Une autre petite histoire est à découvrir à la page 225 où on découvre que des parachutages sont organisés « pour Spruce en avril et mai 1943 à Saint-Just-sur-Loire. Celui de mai devait avoir des conséquences politiques nationales. En effet, Boiteux réceptionne du matériel destiné rien que moins à tuer Pierre Laval !... »

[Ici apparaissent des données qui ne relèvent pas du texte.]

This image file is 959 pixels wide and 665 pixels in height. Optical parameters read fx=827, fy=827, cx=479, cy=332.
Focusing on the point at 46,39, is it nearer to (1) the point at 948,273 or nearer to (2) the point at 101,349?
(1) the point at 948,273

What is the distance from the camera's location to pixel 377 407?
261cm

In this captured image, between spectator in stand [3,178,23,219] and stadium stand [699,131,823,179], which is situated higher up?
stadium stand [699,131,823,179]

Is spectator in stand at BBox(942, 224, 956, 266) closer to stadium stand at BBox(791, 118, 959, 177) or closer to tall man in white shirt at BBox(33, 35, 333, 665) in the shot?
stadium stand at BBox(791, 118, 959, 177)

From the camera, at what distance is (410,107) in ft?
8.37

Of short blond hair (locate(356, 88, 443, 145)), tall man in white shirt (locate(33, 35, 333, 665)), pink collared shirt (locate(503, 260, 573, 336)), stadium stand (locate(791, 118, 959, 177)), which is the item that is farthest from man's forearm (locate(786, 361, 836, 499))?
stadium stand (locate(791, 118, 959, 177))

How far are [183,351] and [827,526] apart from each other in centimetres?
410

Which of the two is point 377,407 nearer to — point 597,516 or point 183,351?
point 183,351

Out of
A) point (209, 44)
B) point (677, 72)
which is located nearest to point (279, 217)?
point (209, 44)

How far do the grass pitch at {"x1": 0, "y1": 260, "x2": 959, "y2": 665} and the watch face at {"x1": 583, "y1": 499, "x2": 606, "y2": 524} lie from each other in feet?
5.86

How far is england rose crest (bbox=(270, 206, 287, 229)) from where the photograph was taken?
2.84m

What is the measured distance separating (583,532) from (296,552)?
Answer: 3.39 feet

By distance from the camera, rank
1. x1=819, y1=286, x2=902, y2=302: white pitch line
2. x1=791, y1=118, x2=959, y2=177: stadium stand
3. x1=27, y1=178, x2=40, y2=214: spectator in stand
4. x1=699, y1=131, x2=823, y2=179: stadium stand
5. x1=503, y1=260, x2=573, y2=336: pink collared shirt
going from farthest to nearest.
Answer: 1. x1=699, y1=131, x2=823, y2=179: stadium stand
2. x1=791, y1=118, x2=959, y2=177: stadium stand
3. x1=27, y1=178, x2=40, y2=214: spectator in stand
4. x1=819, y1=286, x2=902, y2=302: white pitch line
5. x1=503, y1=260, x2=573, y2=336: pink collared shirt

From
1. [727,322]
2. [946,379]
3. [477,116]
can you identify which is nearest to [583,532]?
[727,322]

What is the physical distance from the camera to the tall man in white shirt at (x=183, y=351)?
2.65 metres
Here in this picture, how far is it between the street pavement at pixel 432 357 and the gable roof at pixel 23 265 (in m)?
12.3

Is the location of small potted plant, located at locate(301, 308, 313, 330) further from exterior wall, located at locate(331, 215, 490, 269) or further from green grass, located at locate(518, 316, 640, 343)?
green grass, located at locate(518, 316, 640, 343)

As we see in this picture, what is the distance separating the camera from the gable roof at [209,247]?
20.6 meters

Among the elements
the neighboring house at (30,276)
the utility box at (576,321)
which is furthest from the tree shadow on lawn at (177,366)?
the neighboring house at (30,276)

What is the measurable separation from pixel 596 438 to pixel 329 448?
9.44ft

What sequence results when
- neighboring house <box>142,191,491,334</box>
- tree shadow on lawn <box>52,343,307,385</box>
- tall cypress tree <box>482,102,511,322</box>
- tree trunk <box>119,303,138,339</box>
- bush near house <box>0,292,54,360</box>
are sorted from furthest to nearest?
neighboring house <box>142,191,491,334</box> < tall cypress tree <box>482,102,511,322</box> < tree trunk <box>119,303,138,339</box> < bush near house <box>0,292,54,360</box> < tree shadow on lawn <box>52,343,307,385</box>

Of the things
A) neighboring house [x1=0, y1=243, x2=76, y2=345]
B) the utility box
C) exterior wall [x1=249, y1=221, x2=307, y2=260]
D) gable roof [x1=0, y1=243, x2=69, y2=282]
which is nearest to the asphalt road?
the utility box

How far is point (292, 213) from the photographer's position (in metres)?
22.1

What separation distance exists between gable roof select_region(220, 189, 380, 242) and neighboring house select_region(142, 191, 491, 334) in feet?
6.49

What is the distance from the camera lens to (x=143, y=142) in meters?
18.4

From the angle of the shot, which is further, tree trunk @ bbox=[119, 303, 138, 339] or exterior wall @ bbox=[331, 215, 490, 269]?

Cette belle synthèse est destinée à tous et elle fait également le lien entre l'Université et la vulgarisation de cette période compliquée de notre histoire.

 

Quatrième de couverture :

 

« Si Lyon est la capitale de la Résistance, Saint-Étienne en est l'une des préfectures.» Ainsi parle Annette Kahn dont le père, Robert, fut le chef ligérien du mouvement Libération. C'est à Saint-Étienne qu'éclosent les premiers réseaux ligériens. C'est à Saint-Étienne que des personnalités fédèrent autour d'elles ceux acceptant de s'engager. Près de 87% des résistants déportés ou non résidaient dans l'arrondissement de Saint-Étienne ! Des petites villes de l'agglomération stéphanoise ne sont pas en reste comme Saint-Chamond ou Rive-de-Gier. Roanne, à l'autre extrémité du département, a ses acteurs propres dont certains se relieront au chef-lieu du département alors que d'autres se connecteront à Lyon. Car la Résistance est, d'abord, une affaire urbaine. Elle y trouve les milieux sociaux et politiques favorables à son exclusion ainsi que les moyens de communication indispensables à son action. Il faudra attendre les maquis, c'est-à-dire essentiellement 1944, pour assister dans la Loire à une « ruralisation de la résistance». S'appuyant sur des archives et sur de nombreux témoignages, ce livre donne la parole, autant que faire se peut, aux acteurs de la terrible et glorieuse aventure de la Résistance. Grâce aux travaux antérieurs bien documentés, ce livre n'a pas l'ambition d'être exhaustif, loin de là. Il évoque également des Résistances peu abordées comme la Résistance juive ou les réseaux sous commandement britannique. Cette Résistance est multiforme : civile, politique, militaire etc. Elle est parfois très précoces, dès l'été 1940 alors que les Français, assommés par la défaite militaire, voient s'établir le régime de Vichy. Des réseaux locaux s'élaborent. Plus puissants, des mouvements nés ailleurs s'installent dans la Loire. Avec l'occupation de la Zone Sud fi n 1942, la Résistance acquiert une nouvelle légitimité. Désormais, les masques tombent et plus nombreux sont les femmes et les hommes à s'engager. La lutte armée s'organise. La répression menée par l'occupant s'ajoute à celle conduite par les polices de Vichy, bientôt aidées de la Milice. L'année 1943 est marquée à la fois par une amplification de la Résistance et par les coups très durs qui lui sont portés. 1944, enfin, représente le summum de l'engagement et de la violence récompensés lors de l'été de la Libération.

 

Biographie de Pascal Chambon :


Pascal Chambon est né en 1962 à Rive-de-Gier. Il a fait ses études à l’Université de Saint-Etienne. Professeur dans le secondaire, il publie un premier livre, Pont-Salomon, les hommes de la faux, sur la dernière usine de faux française. Professeur certifié, chargé de cours à Jean-Monnet durant plusieurs années, il prépare alors une thèse d’histoire moderne, soutenue en 1999, sur le département de la Loire sous le Premier Empire. Aujourd’hui, il enseigne l’histoire-géographie et l’option histoire de l’art au lycée Saint-Paul-Forez de Montbrison tout en continuant des recherches et publiant des articles en particulier dans le domaine de l’histoire militaire.